"""
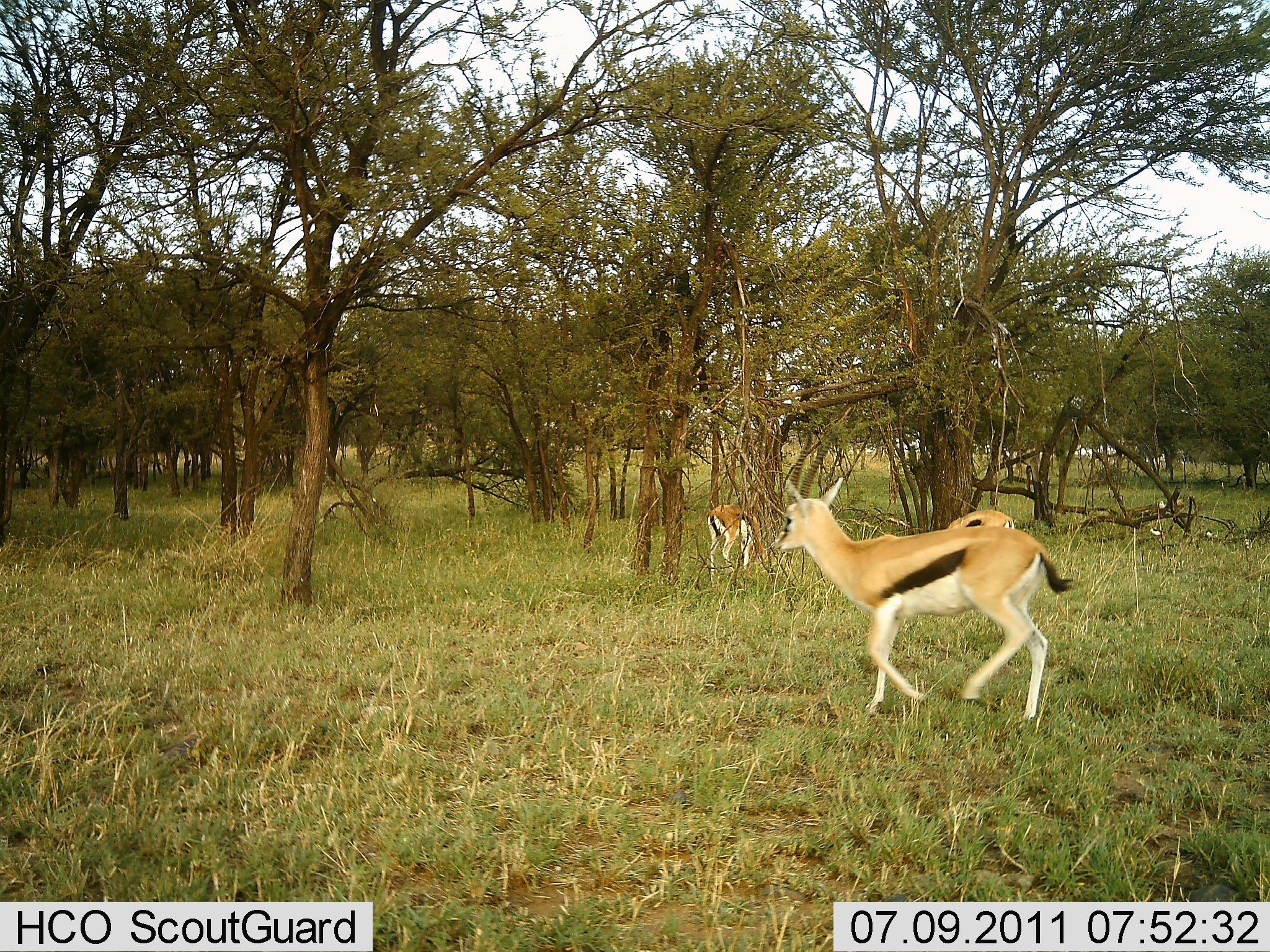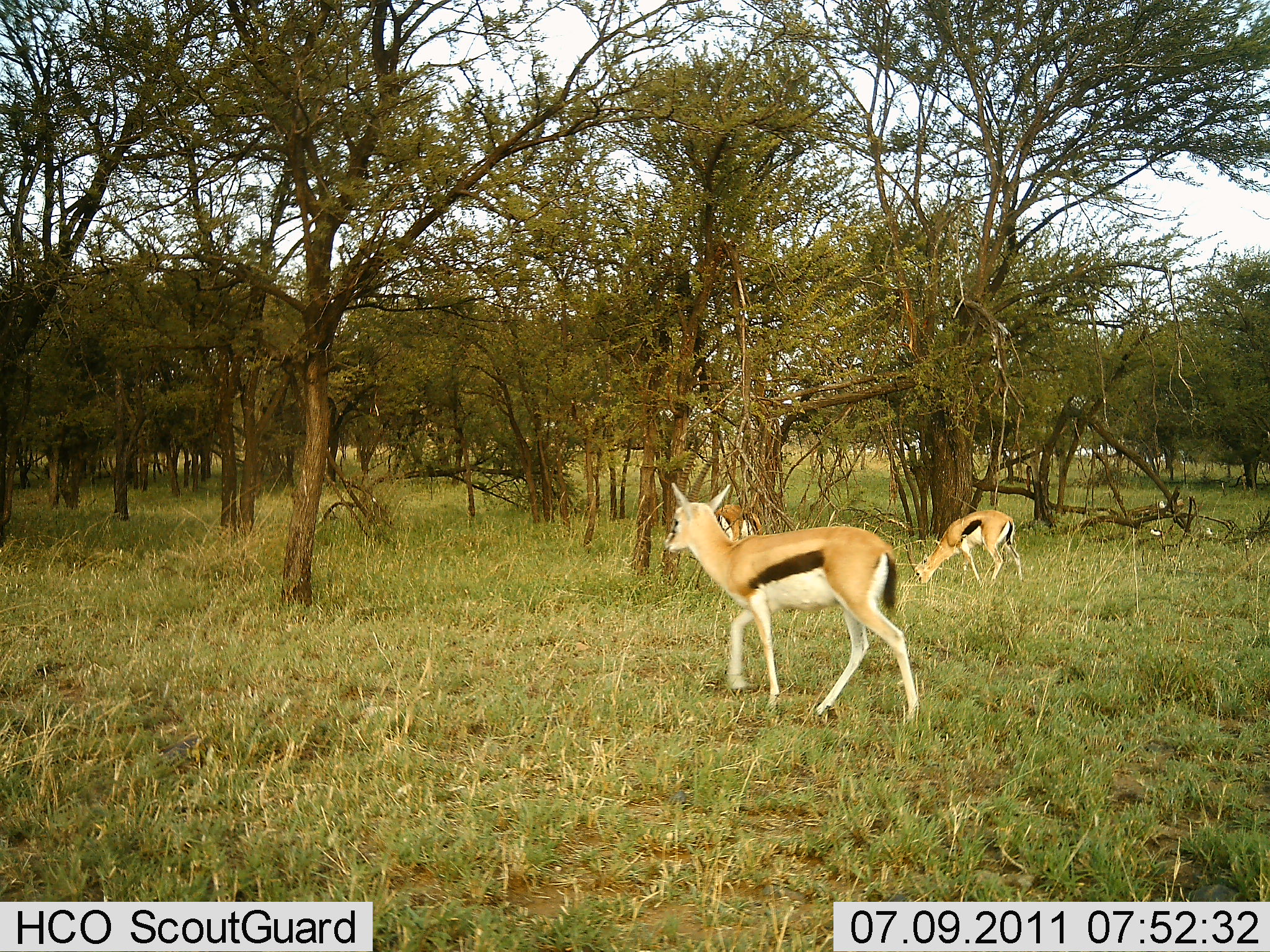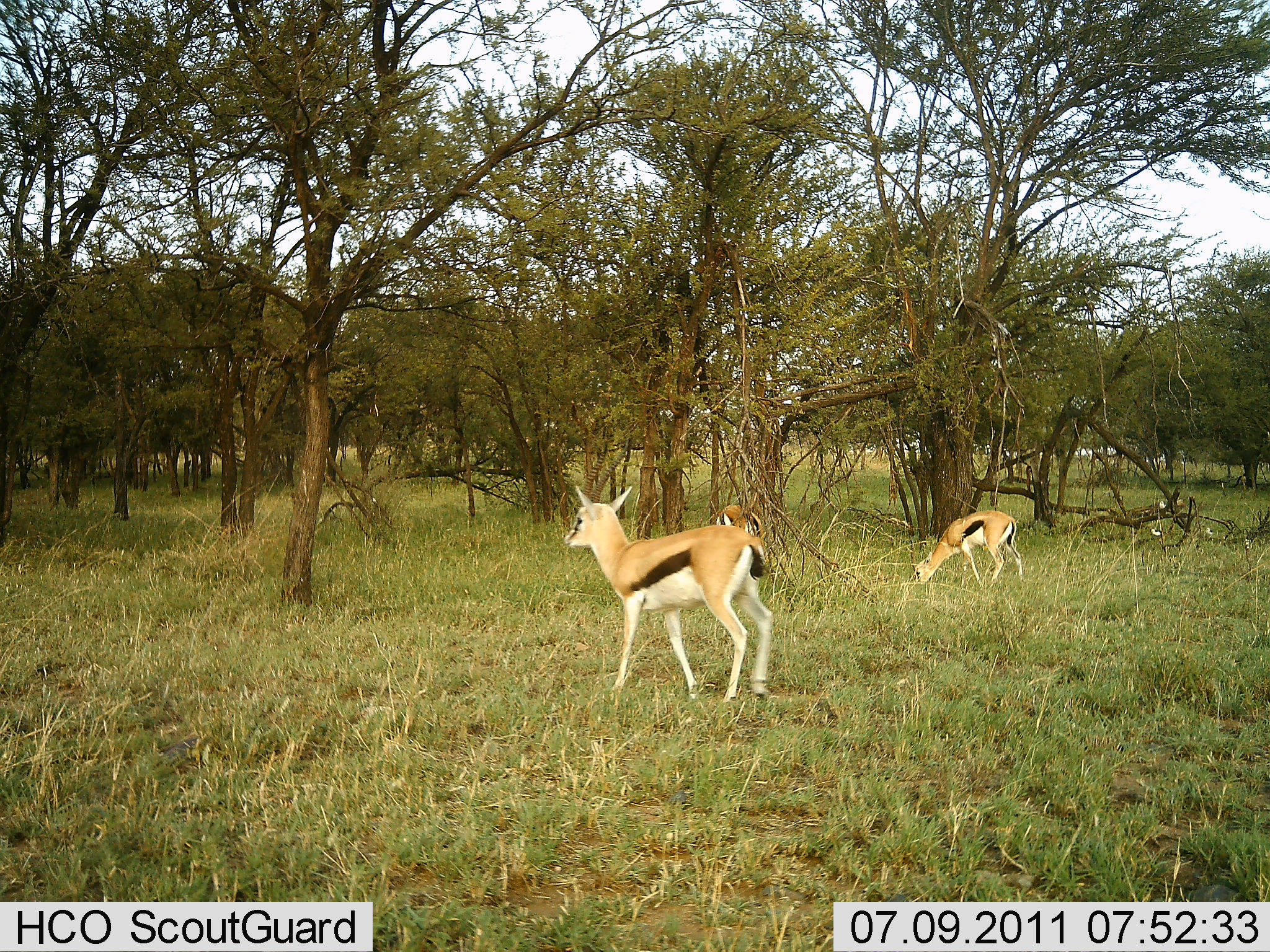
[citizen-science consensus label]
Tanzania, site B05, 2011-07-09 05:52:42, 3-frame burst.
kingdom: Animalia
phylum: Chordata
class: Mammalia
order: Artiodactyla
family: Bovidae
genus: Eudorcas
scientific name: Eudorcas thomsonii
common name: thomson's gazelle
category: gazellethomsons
"""
Starting from the line that contains "family: Bovidae", give again every line to the last line of the data, exactly. Include nothing else.

→ Result for this task:
family: Bovidae
genus: Eudorcas
scientific name: Eudorcas thomsonii
common name: thomson's gazelle
category: gazellethomsons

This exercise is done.